Через три минуты они, одетые, вышли на бульвар напротив редакции. Тут можно было поговорить с меньшей степенью опасности. Солнце по-весеннему слепило глаза, и оба жмурились, как коты, вылезшие из чулана.

– Вам, Слава, нравится Ягубов? – с ходу спросил Раппопорт, выходя на сухую дорожку.

– Ответить однозначно? – спросил Ивлев, беря его под руку, чтобы обвести вокруг лужи. – Поживем – увидим… А что?

– Я уже давно завел две амбарные книги и вписываю в них людей. В одну – хороших, в другую – сволочей. Куда мне вписать Ягубова?

– А куда вы записали меня?

– В хороших. Но это не значит, что навсегда.

– А вы сами, Яков Маркыч? В какую книгу вы внесли себя?

– Я записан первым в обеих книгах. Думаю, это не будет нескромно, а?

– Ну что вы, учитель! Вы же знаете, как я к вам отношусь! Хотя и допускаю, что у вас могут быть грехи, за которые вы себя казните.

– Грехи есть у всех, Ивлев, – развивать тему Раппопорт не стал. – Я вписываю не за наличие или отсутствие грехов, а за жизненную позицию. Личность – человек или-таки слизь.

– Вы – в любом случае личность!

– Разумеется, Славик! Если бы в природе было разлито чуть больше разумности, я был бы редактором этой газеты, а Макарцев и Ягубов – у меня на побегушках.

– Это карьера! А вы – просто человек. И уж после – журналист! Ваше слово читают миллионы!

То ли посмеялся, то ли серьезно сказал. Раппопорт зыркнул на него из-под очков и поморщился.

– Я не знаю, что это за профессия – журналист, Славик, – пробурчал он. – Лично я по профессии – лжец. И других, как вы изволили выразиться, «журналистов» у нас не встречал, а в другие страны меня разве пускали? Но я не стыжусь, что я лжец, а горжусь этим.

– Гордитесь?

– А что? Допустим, я бы хотел писать, что вижу и думаю. Нельзя! Не могу делать то, что люблю, но люблю то, что делаю. Я работаю творчески, с самоотдачей, творю нетленку. Мое вранье чистое, без малейшей примеси правды. Доктор Геббельс утверждал, что ложь должна быть большой, тогда ей поверят. Это не совсем так. Дело не в количестве, Ивлев, а в возможности сравнить. Если у читателя не будет повода для сопоставлений, значит, и сомнений не будет. Как гласит индийская мудрость, человек, который не понимает, что видит синее, его и не видит. Газетная философия должна быть доступна дуракам. По указанию сверху я выдумываю прошлое, высасываю из пальца псевдогероев и псевдозадачи современности, вроде субботника, а потом сам же изображаю всенародное ликование. На этом липовом фундаменте я обещаю прочное будущее. Или не так?

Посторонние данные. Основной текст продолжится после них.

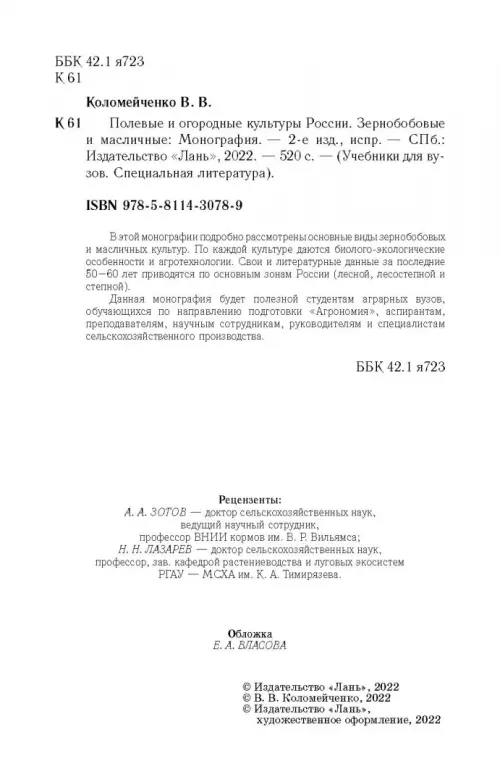 ББК 42.1 я723
К 61

Коломейченко В. В.

К 61 Полевые и огородные культуры России. Зернобобовые и масличные: Монография. — 2-е изд., испр. — СПб.: Издательство «Лань», 2022. — 520 с. — (Учебники для вузов. Специальная литература).

ISBN 978-5-8114-3078-9

В этой монографии подробно рассмотрены основные виды зернобобовых и масличных культур. По каждой культуре даются биолого-экологические особенности и агротехнологии. Свои и литературные данные за последние 50–60 лет приводятся по основным зонам России (лесной, лесостепной и степной).

Данная монография будет полезной студентам аграрных вузов, обучающихся по направлению подготовки «Агрономия», аспирантам, преподавателям, научным сотрудникам, руководителям и специалистам сельскохозяйственного производства.

ББК 42.1 я723

Рецензенты:
А. А. ЗОТОВ — доктор сельскохозяйственных наук, ведущий научный сотрудник, профессор ВНИИ кормов им. В. Р. Вильямса;
Н. Н. ЛАЗАРЕВ — доктор сельскохозяйственных наук, профессор, зав. кафедрой растениеводства и луговых экосистем РГАУ — МСХА им. К. А. Тимирязева.

Обложка
Е. А. ВЛАСОВА

© Издательство «Лань», 2022
© В. В. Коломейченко, 2022
© Издательство «Лань», художественное оформление, 2022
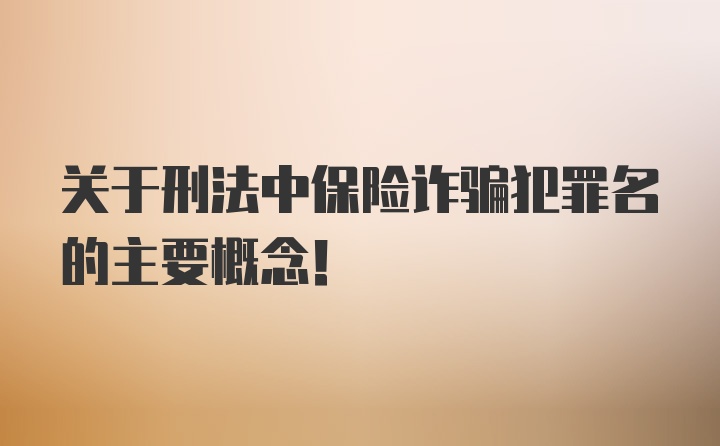 关于刑法中保险诈骗犯罪名的主要概念!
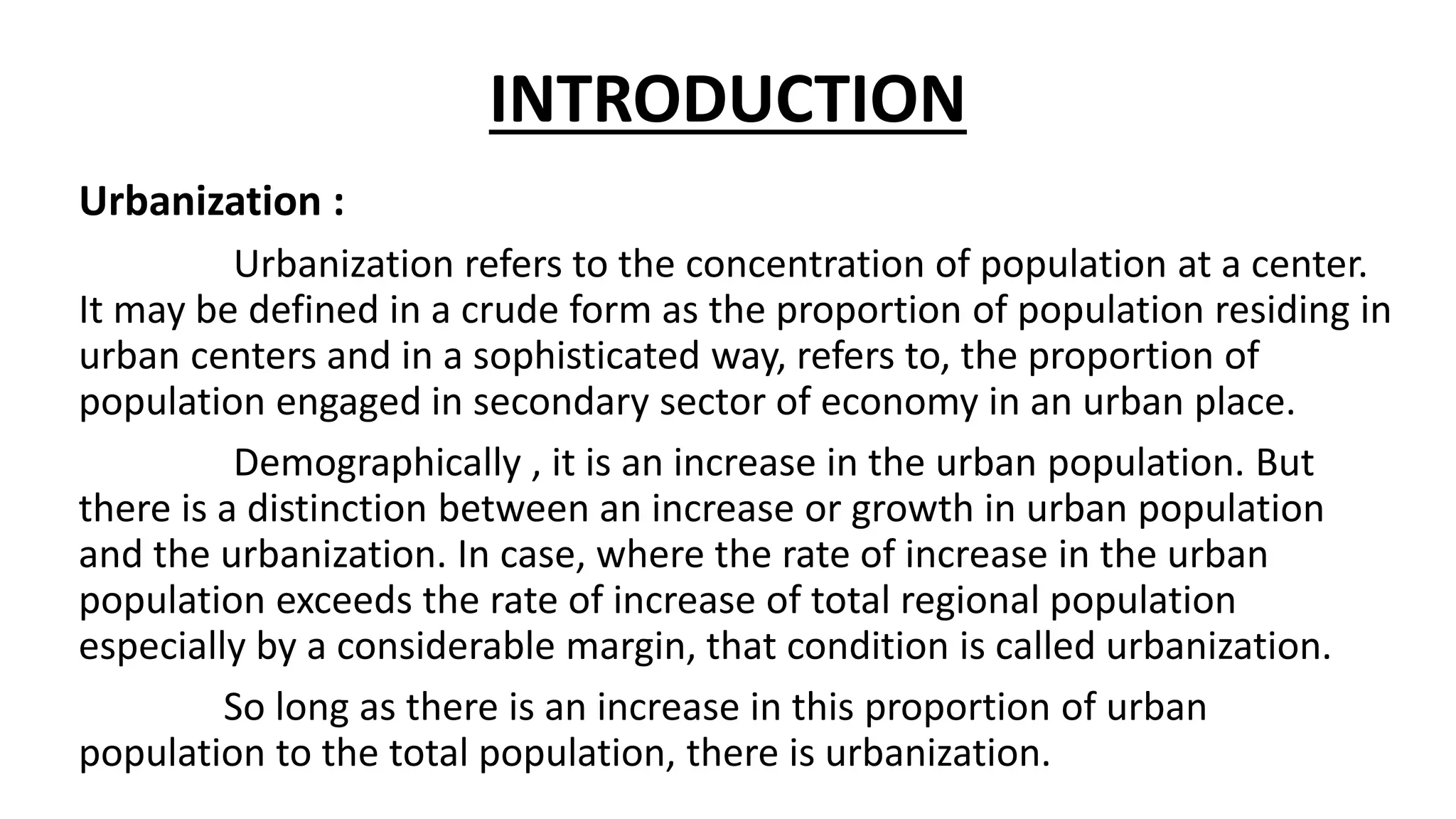 INTRODUCTION

Urbanization :

Urbanization refers to the concentration of population at a center. It may be defined in a crude form as the proportion of population residing in urban centers and in a sophisticated way, refers to, the proportion of population engaged in secondary sector of economy in an urban place.

Demographically , it is an increase in the urban population. But there is a distinction between an increase or growth in urban population and the urbanization. In case, where the rate of increase in the urban population exceeds the rate of increase of total regional population especially by a considerable margin, that condition is called urbanization.

So long as there is an increase in this proportion of urban population to the total population, there is urbanization.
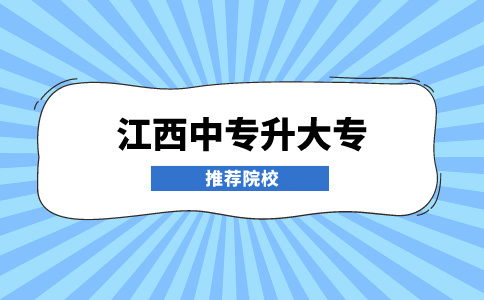 江西中专升大专

推荐院校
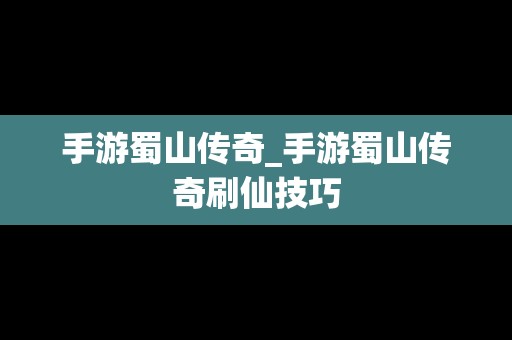 手游蜀山传奇_手游蜀山传奇刷仙技巧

– Кстати, как с субботником?

– Вы хочете песен? Их есть у меня. Горком партии одобрил почин станции Москва-Сортировочная. Мой субботник решено сделать общемосковским. Профессора будут скалывать лед на тротуарах. Писатели – чистить клетки в зоопарке. Артисты убирать во дворах помойки. Все гегемошки города выйдут работать задарма!